# The Godfather - Can't change options



## jrockpunk1 (Dec 11, 2007)

Exactly as the title says. Just got the Godfather game, and when I go into the options, it lets me change things, but as soon as I click back and accept, it changes all the options except the resolution back to what it was originally. This means I can't use my gamepad and the M&K controls are a *****, and I can't put the graphics on high. Any help anyone?


----------



## RockmasteR (Aug 10, 2007)

hello,
it's been a while since I played The Godfather,
in the options menu see if there is an apply button?
maybe you are choosing back or something without applying the settings?


----------



## jrockpunk1 (Dec 11, 2007)

OK well for some reason it's working now, everything except the game pad. There's 3 rows with controls, 1 for keyboard, 1 for mouse, 1 for gamepad. The first two have things in them, like W for forward etc, but the one for gamepad is empty, and it recognises my controller because when I hit "use gamepad" it shows "Xbox 360 controller", and "Calibrate". Calibrate is greyed out, and when I go back onto the options, the box "Use gamepad" has been magically unchecked again. Any help?


----------



## RockmasteR (Aug 10, 2007)

did you calibrate your Xbox 360 Pad in here :

Control panel -> Game Controllers


----------



## jrockpunk1 (Dec 11, 2007)

Yes. My controller works with all other games compatible (GRID, crysis, GTA IV for example).

After searching google I've found lots of other people with the same problem, and no solution.

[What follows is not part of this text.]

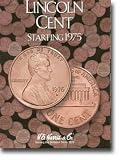 Whitman Harris Lincoln Cents #3 Folder (1975- )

I don't think I'm going to get one either.


----------



## RockmasteR (Aug 10, 2007)

could be that the 360 Controller is not compatible with the game!
anyway there is a software called Xpader
it helps you to simulate the keyboard keys and the mouse to you gamepad
here is the link
http://www.softpedia.com/get/System/System-Miscellaneous/Xpadder.shtml


----------